Let’s start with Cheap - YES, it is possible to have a Good video on a budget. The goal of any video is to get your story and your message across to an audience and you don’t need a fully rendered 3D animation of your team fighting an epic space battle to accomplish that. A good interview with the right subject is worth more than any amount of Industrial Light and Sound level effects. Remember: content is king. You also don’t need to interview every member of the office.

Equally as important as the right interview is getting good b-roll. This is the footage that we’ll lay over top of your video to make it visually more interesting and also to cover any cut points in your interviews. Especially if the interview subject mentions something specific in their interview, like a product or the office’s family atmosphere, getting b-roll of that topic will help emphasize the point. Ensuring that the production crew can capture good b-roll will make more of an impact on the video than a dozen talking heads in a row.

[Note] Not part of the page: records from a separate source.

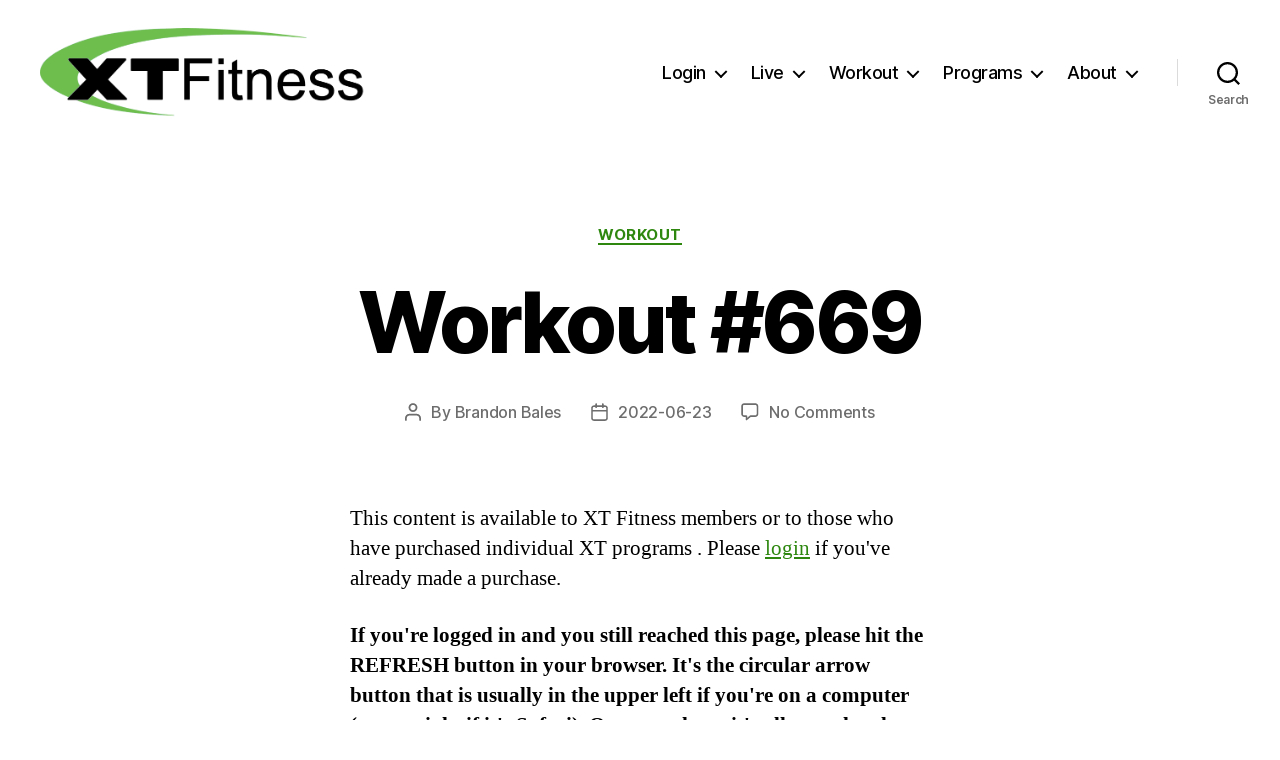

--- FILE ---
content_type: text/css
request_url: https://xtfit.us/wp-content/themes/twentytwenty-xt/style.css?ver=1.0.0
body_size: 3
content:
/*
 Theme Name:   Twenty Twenty xt
 Description:  Twenty Twenty Child Theme
 Author:       John Steffen
 Template:     twentytwenty
 Version:      1.0.0
 License:      GNU General Public License v2 or later
 License URI:  http://www.gnu.org/licenses/gpl-2.0.html
*/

Tip: Focus on your message. Define this first and then work backwards to determine how you can best convey that message with your budget.

Good

Good needs little explanation. We’ve all perused YouTube and seen the difference between a well-done video and one that was shot on a friend-of-a-friend’s-son’s iPhone. BUT, if you need a little refresher on what makes a quality video, check out this blog post we did on High Quality Video.

Scope

Finally, let’s talk about Scope. Scope, or Scope of Work, is the scale of your project. This covers things like graphics, but it also covers things you may not have thought of. How many days do you want (or need) to film? A week is going to be larger in Scope than a day. Where do you want to film? Your office is going to be pretty small in Scope. However, if you want to film in your offices in DC, New York and LA, that’s a bigger Scope. If you want to film in your office and at your company’s team-building field trip on the National Mall in DC, that’s also going to impact Scope.

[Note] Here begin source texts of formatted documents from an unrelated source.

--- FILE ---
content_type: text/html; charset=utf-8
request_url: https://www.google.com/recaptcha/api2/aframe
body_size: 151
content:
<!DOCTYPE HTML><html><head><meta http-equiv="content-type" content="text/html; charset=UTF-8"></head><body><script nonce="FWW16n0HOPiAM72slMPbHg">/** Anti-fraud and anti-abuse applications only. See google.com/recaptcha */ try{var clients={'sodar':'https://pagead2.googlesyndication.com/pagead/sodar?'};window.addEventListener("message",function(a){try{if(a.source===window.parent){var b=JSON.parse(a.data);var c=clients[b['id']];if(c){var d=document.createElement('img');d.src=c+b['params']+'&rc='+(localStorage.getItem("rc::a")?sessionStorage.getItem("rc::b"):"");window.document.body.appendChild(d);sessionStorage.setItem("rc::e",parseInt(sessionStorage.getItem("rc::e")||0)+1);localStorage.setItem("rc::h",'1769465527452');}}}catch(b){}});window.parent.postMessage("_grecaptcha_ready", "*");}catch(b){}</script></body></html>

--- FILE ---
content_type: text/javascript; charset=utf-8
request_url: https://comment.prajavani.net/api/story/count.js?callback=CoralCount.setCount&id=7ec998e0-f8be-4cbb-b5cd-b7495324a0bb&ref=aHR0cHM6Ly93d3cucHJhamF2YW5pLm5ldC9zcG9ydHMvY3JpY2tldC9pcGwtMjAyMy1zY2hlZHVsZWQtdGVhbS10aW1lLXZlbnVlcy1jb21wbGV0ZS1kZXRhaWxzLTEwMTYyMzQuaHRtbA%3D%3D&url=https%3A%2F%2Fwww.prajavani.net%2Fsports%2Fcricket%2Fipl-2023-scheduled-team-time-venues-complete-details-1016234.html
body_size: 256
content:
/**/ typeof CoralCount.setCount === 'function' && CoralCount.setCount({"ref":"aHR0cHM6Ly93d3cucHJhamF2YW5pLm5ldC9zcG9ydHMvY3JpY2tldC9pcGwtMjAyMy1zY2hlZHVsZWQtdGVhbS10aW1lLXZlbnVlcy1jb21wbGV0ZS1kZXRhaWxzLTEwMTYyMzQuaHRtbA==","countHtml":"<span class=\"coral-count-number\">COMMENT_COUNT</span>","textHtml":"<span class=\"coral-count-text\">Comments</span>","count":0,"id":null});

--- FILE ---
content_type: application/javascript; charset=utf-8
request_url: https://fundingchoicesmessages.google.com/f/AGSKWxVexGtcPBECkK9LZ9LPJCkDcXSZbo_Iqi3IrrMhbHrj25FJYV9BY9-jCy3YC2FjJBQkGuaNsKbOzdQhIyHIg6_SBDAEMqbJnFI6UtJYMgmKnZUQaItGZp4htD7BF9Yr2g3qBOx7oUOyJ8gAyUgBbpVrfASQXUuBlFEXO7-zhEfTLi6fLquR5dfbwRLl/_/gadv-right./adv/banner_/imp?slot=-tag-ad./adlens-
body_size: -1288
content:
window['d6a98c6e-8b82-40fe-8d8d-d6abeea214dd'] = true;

Did you know that the National Parks Service requires a filming permit for any professional filming on the National Mall? 

Filming permit fees for exterior locations you don’t own can add up, not to mention that you’ll need to get started on those permits well in advance as they can take multiple weeks for an approval. How long do you want your final video to be? A two minute video is going to be much smaller in scope than, say, your 20 minute documentary, not to mention that it will take less time to turnaround a final version. And which will have more impact - the 2 minute video you can post on social media or the documentary that you can share at conferences and conventions? Which one fits your needs?

Wrap Up

So need a Good video that’s Cheap? Not a problem! We can work with you on Scope to make sure that your video is exactly what you need in the budget you have. It may mean trimming the week’s worth of interviews down to a single day of interviews and b-roll or switching from a 3D animated scene to a 2D animated text graphic, but at the end of the day, the messaging is what’s most important. Small Scope does not need to mean small impact, and we’re here to make sure you get the most out of every video project.

Some Tips and Advice

You can do some market research, but when you're ready to produce a video make sure you set aside a budget. Inform the creative firm you're working with what your message is, how you hope to achieve it and your budget range. I can't tell you how often we get asked how much does it cost to create a two minute video? It can cost $5,000, it can cost $100,000. It all comes down to Scope.